## The problem
Copy every one of the following rows word for word, keeping each line as it appears.

## Listed records
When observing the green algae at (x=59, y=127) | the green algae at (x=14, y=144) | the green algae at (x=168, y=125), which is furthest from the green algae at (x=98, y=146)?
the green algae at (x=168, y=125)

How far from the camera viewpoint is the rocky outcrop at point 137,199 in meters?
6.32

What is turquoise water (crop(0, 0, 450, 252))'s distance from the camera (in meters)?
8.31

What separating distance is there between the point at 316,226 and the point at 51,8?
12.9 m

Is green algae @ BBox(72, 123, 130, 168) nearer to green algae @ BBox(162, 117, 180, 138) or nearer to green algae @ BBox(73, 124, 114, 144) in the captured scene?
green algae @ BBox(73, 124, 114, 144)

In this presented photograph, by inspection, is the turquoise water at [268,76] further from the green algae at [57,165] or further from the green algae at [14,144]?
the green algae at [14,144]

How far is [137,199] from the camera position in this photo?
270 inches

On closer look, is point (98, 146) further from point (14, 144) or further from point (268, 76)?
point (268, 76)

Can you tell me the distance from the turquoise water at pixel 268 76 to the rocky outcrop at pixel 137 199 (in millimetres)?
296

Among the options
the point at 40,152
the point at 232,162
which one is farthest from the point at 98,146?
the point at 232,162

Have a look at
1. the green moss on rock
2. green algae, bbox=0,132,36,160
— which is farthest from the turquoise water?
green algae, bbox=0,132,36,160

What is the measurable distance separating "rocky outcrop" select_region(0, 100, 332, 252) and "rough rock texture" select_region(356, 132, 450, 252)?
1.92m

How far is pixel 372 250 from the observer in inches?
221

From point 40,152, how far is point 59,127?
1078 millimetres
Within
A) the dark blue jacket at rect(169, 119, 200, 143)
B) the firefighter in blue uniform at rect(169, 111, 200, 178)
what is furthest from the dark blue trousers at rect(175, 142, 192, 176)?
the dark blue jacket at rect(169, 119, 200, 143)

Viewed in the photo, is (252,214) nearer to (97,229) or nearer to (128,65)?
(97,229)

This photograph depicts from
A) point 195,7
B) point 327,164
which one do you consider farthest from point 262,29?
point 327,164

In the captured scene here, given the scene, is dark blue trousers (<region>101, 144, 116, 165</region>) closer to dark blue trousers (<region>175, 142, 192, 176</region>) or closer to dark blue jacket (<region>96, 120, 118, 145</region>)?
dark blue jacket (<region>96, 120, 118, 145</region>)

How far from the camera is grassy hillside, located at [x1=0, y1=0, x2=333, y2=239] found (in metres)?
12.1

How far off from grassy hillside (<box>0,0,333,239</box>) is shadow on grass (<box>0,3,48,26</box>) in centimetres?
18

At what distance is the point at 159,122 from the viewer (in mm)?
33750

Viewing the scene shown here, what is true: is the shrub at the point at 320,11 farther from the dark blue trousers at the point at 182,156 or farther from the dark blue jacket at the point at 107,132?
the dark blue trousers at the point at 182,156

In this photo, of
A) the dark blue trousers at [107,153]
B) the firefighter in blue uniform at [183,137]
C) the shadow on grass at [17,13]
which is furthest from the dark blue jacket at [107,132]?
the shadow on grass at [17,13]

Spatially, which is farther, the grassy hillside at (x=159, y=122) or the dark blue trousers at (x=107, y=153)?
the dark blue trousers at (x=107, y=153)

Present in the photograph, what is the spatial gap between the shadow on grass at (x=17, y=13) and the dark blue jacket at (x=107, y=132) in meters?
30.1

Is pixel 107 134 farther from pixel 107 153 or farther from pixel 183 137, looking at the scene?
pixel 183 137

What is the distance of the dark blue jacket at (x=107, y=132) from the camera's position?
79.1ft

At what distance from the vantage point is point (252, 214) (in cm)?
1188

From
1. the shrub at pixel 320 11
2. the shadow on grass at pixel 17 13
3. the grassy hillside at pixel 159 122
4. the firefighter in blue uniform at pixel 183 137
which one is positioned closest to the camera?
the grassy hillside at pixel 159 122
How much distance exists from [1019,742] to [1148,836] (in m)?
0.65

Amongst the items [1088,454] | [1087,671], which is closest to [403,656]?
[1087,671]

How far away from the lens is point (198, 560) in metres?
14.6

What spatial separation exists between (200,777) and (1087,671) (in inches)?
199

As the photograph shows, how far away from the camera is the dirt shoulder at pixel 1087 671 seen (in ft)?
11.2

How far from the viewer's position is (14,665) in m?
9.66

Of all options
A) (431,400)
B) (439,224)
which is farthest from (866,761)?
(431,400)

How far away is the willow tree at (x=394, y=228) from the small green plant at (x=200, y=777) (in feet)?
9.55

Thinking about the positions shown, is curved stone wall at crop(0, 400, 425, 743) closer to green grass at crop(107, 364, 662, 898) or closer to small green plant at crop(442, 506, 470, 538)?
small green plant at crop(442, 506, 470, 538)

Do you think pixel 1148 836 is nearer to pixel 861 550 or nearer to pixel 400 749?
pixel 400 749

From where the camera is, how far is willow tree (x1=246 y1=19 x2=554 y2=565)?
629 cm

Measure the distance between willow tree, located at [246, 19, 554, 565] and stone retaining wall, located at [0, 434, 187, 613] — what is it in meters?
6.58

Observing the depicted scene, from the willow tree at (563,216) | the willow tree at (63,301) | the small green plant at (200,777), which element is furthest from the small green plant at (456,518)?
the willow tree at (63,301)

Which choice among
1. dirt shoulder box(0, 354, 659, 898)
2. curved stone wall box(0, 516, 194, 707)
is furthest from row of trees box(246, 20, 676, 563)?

## Result
When observing the green algae at (x=59, y=127) | the green algae at (x=14, y=144) | the green algae at (x=168, y=125), which is furthest from the green algae at (x=98, y=146)?
the green algae at (x=168, y=125)

How far from the camera viewpoint is the rocky outcrop at point 137,199 in meters?
6.32

What is turquoise water (crop(0, 0, 450, 252))'s distance from the camera (in meters)?
8.31

What separating distance is there between the point at 316,226 and the point at 51,8?
12.9 m

Is green algae @ BBox(72, 123, 130, 168) nearer to green algae @ BBox(162, 117, 180, 138) or nearer to green algae @ BBox(73, 124, 114, 144) in the captured scene?
green algae @ BBox(73, 124, 114, 144)

In this presented photograph, by inspection, is the turquoise water at [268,76] further from the green algae at [57,165] or further from the green algae at [14,144]?
the green algae at [14,144]

How far is [137,199] from the camera position in this photo?
270 inches

On closer look, is point (98, 146) further from point (14, 144) or further from point (268, 76)?
point (268, 76)

Can you tell me the distance from the turquoise water at pixel 268 76 to the rocky outcrop at pixel 137 199 (in millimetres)?
296

Among the options
the point at 40,152
the point at 232,162
which one is farthest from the point at 98,146?
the point at 232,162

Have a look at
1. the green moss on rock
2. green algae, bbox=0,132,36,160
— which is farthest from the turquoise water?
green algae, bbox=0,132,36,160

What is the measurable distance separating "rocky outcrop" select_region(0, 100, 332, 252) and "rough rock texture" select_region(356, 132, 450, 252)?
1.92m

How far is pixel 372 250 from the observer in inches?
221

From point 40,152, how far is point 59,127?
1078 millimetres
Within
A) the dark blue jacket at rect(169, 119, 200, 143)
B) the firefighter in blue uniform at rect(169, 111, 200, 178)
what is furthest from the dark blue trousers at rect(175, 142, 192, 176)?
the dark blue jacket at rect(169, 119, 200, 143)

Viewed in the photo, is (252,214) nearer to (97,229) or nearer to (128,65)?
(97,229)

This photograph depicts from
A) point 195,7
B) point 327,164
which one do you consider farthest from point 262,29?
point 327,164

In the captured scene here, given the scene, is dark blue trousers (<region>101, 144, 116, 165</region>) closer to dark blue trousers (<region>175, 142, 192, 176</region>) or closer to dark blue jacket (<region>96, 120, 118, 145</region>)?
dark blue jacket (<region>96, 120, 118, 145</region>)

How far from the camera is grassy hillside, located at [x1=0, y1=0, x2=333, y2=239] found (in metres)?
12.1

How far off from grassy hillside (<box>0,0,333,239</box>) is shadow on grass (<box>0,3,48,26</box>) in centimetres?
18

At what distance is the point at 159,122 from the viewer (in mm)?
33750

Viewing the scene shown here, what is true: is the shrub at the point at 320,11 farther from the dark blue trousers at the point at 182,156 or farther from the dark blue jacket at the point at 107,132?
the dark blue trousers at the point at 182,156

In this photo, of
A) the dark blue trousers at [107,153]
B) the firefighter in blue uniform at [183,137]
C) the shadow on grass at [17,13]
which is furthest from the dark blue jacket at [107,132]?
the shadow on grass at [17,13]

Spatially, which is farther, the grassy hillside at (x=159, y=122) or the dark blue trousers at (x=107, y=153)?
the dark blue trousers at (x=107, y=153)

Present in the photograph, what is the spatial gap between the shadow on grass at (x=17, y=13) and the dark blue jacket at (x=107, y=132) in meters?
30.1

Is pixel 107 134 farther from pixel 107 153 or farther from pixel 183 137, looking at the scene?
pixel 183 137

What is the distance of the dark blue jacket at (x=107, y=132) from the camera's position?
79.1ft

At what distance from the vantage point is point (252, 214) (in cm)?
1188

From
1. the shrub at pixel 320 11
2. the shadow on grass at pixel 17 13
3. the grassy hillside at pixel 159 122
4. the firefighter in blue uniform at pixel 183 137
which one is positioned closest to the camera?
the grassy hillside at pixel 159 122
How much distance exists from [1019,742] to [1148,836] (in m)?
0.65

Amongst the items [1088,454] | [1087,671], which is closest to [403,656]?
[1087,671]

How far away from the lens is point (198, 560) in metres?
14.6

What spatial separation exists between (200,777) and (1087,671) (in inches)?
199

As the photograph shows, how far away from the camera is the dirt shoulder at pixel 1087 671 seen (in ft)?
11.2

How far from the viewer's position is (14,665) in m?
9.66

Of all options
A) (431,400)
B) (439,224)
which is farthest from (866,761)?
(431,400)

How far away is the willow tree at (x=394, y=228) from the small green plant at (x=200, y=777) (in feet)?
9.55

Thinking about the positions shown, is curved stone wall at crop(0, 400, 425, 743) closer to green grass at crop(107, 364, 662, 898) or closer to small green plant at crop(442, 506, 470, 538)?
small green plant at crop(442, 506, 470, 538)

Do you think pixel 1148 836 is nearer to pixel 861 550 or nearer to pixel 400 749?
pixel 400 749

From where the camera is, how far is willow tree (x1=246 y1=19 x2=554 y2=565)?
629 cm

Measure the distance between willow tree, located at [246, 19, 554, 565] and stone retaining wall, located at [0, 434, 187, 613] — what is it in meters?
6.58

Observing the depicted scene, from the willow tree at (563,216) | the willow tree at (63,301) | the small green plant at (200,777), which element is furthest from the small green plant at (456,518)?
the willow tree at (63,301)

Which choice among
1. dirt shoulder box(0, 354, 659, 898)
2. curved stone wall box(0, 516, 194, 707)
is furthest from row of trees box(246, 20, 676, 563)?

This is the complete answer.